Brain imaging gives further insight on Alzheimer's decline

Brain imaging gives further insight on Alzheimer's decline

Researchers at Washington University School of Medicine have identified a protein that could help trigger the decline caused by Alzheimer's disease.

It's well established that an excessive buildup of plaque and dysfunctional proteins contributes to the development of Alzheimer's disease. Many studies have focused on the protein amyloid beta, but the new research took a closer look at another protein - tau.

Although it has been linked to the neurological condition, it hasn't been the subject of much investigation as, until recently, it was difficult to find imaging techniques that were able to show the impact of tau.

The team at Washington University School of Medicine used an innovative imaging agent that attaches to tau, making it visible with positron emission tomography (PET) scans.

Published in the journal Science Translational Medicine, the research found that measuring this protein was far more accurate at measuring cognitive decline in Alzheimer's disease than amyloid beta in PET scans.

Brain images from 36 people with no cognitive problems were compared to those of ten patients with early-stage Alzheimer's disease. By doing this, the team determined that measuring tau can better predict symptoms of dementia than amyloid beta.

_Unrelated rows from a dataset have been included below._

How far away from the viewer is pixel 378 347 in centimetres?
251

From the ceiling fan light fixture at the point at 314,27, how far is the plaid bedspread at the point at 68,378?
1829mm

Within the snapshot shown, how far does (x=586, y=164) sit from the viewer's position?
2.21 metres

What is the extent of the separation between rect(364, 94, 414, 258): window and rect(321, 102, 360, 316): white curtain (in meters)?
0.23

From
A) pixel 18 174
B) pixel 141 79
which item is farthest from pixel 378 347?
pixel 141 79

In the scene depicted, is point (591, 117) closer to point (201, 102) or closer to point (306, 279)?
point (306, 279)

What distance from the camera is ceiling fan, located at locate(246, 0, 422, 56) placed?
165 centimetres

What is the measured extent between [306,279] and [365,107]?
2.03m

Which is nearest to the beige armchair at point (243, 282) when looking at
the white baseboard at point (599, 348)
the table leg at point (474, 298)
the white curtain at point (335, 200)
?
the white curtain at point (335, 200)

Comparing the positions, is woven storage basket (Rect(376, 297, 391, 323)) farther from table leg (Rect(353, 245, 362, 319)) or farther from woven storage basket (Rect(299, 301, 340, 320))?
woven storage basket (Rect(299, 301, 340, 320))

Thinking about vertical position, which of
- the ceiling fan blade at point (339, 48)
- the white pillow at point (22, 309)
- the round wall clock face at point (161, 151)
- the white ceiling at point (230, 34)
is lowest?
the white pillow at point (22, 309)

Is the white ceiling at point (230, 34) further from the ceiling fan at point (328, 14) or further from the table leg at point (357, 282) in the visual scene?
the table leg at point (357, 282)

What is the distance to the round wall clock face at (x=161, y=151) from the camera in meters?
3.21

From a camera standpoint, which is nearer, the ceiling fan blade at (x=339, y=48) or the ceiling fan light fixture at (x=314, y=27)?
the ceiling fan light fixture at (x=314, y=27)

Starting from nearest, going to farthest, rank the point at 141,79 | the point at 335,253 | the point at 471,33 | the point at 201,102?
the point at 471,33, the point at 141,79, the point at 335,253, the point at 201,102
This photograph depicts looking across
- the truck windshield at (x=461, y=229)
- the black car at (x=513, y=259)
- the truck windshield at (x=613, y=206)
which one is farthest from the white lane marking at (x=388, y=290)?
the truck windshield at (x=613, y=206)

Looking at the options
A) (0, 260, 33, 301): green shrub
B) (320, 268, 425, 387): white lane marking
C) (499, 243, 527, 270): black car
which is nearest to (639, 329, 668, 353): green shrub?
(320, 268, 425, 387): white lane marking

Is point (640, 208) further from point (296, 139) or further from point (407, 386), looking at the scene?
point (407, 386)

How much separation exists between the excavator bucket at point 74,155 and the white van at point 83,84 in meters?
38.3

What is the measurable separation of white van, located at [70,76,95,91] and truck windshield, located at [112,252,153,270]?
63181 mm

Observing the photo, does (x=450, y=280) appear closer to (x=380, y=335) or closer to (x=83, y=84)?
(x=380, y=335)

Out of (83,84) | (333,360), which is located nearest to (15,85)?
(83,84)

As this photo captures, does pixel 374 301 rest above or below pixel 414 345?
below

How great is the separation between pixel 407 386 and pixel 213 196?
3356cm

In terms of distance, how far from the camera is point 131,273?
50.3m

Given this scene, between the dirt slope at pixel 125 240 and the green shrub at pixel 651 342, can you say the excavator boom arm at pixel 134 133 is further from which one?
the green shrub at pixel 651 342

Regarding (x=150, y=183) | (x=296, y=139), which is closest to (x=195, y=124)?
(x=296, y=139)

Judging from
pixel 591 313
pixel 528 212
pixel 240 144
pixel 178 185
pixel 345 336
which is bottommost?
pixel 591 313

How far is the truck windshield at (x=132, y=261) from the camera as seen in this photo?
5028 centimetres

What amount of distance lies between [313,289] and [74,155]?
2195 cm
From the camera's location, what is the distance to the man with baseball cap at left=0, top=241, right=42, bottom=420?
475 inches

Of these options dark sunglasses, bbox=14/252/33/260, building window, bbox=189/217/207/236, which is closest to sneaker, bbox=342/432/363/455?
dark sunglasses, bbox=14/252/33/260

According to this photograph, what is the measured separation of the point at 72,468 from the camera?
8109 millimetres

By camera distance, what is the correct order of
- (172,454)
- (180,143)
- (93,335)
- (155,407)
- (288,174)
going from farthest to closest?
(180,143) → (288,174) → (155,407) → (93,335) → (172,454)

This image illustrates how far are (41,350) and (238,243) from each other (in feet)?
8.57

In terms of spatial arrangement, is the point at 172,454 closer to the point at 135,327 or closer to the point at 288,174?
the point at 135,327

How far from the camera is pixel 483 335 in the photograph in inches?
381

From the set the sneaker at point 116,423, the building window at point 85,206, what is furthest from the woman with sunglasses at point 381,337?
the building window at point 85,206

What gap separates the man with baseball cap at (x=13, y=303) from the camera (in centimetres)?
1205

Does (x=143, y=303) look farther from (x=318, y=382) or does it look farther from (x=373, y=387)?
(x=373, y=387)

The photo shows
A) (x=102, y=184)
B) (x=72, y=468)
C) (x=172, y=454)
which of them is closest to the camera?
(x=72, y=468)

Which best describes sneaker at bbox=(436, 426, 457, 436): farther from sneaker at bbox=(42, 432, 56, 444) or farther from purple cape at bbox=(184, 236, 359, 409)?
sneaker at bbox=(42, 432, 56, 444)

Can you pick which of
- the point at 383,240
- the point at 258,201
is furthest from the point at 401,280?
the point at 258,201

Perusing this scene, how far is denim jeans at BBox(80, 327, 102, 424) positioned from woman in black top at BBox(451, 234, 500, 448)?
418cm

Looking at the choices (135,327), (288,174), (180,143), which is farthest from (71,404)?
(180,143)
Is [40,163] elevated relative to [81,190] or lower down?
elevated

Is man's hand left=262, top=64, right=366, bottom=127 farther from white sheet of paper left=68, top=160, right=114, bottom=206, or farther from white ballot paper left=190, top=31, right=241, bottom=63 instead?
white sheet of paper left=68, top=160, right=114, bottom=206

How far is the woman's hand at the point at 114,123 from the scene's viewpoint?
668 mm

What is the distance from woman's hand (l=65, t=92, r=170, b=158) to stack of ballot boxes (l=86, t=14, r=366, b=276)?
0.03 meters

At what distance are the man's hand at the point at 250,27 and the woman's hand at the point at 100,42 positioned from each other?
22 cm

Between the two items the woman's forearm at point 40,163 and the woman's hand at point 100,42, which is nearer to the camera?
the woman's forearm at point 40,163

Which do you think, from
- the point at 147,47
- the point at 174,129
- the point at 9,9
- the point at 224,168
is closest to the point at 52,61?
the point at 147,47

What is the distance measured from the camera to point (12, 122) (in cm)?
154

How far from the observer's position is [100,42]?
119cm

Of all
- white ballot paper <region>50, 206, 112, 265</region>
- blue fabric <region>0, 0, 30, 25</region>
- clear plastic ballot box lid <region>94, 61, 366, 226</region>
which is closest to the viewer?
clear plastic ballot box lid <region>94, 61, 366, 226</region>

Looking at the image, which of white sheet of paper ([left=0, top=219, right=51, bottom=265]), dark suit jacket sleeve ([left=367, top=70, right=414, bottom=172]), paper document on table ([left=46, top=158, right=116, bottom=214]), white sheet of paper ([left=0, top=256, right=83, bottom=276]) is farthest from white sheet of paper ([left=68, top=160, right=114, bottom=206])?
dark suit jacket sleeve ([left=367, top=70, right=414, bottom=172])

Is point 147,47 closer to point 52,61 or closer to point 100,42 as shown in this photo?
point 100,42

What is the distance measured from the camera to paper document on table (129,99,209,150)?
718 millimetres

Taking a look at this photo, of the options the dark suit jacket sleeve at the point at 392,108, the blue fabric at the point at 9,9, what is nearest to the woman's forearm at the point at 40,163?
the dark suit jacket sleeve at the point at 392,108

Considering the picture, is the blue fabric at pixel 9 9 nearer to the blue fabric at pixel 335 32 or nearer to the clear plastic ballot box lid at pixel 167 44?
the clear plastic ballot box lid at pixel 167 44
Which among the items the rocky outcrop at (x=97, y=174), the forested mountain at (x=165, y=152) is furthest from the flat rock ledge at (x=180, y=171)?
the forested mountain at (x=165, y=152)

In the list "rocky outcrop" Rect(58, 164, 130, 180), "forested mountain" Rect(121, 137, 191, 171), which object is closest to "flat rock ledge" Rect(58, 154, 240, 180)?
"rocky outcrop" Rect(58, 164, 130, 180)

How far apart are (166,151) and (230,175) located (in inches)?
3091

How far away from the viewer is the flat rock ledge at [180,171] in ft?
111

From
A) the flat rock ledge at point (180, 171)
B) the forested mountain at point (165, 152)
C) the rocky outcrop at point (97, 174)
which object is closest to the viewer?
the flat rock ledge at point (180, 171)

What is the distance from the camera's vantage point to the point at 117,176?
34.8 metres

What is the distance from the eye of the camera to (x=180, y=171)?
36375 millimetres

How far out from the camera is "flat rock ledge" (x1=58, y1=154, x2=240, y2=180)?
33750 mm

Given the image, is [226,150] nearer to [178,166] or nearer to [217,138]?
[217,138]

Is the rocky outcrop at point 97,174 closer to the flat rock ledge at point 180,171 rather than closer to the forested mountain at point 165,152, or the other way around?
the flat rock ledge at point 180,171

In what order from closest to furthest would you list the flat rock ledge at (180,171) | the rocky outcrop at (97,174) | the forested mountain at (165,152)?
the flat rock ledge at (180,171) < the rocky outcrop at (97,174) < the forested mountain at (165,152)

To help them arrive at this conclusion, participants who underwent brain imaging were also assessed with several other methods of diagnosis for Alzheimer's, including the clinical dementia rating (CDR) scale, cerebrospinal fluid measures, and widely used pen and paper tests of memory and other brain functions.

Dr Beau M. Ances, senior author of the study and an associate professor of neurology, said the findings support previous conclusions that early-stage dementia can be detected by looking at levels of the amyloid beta protein. However, he noted that for a long period of time, people with Alzheimer's disease can experience no problems with cognitive functions, meaning that their  memory and thought processes are still intact even with increased amyloid beta levels.

"What we suspect is that amyloid changes first and then tau, and it's the combination of both that tips the patient from being asymptomatic to showing mild cognitive impairment," Dr Ances explained.

Dr Ances said the findings would be important to better understanding the timeline of Alzheimer's progression and for defining which regions of the brain are involved.

"Usually we can only diagnose patients later in the disease process, when brain function already is diminished," he said.

"While we currently cannot prevent or cure Alzheimer's disease, delaying the onset of symptoms by ten to 15 years would make a huge difference to our patients, to their families and caregivers, and to the global economy," Dr Ances explained.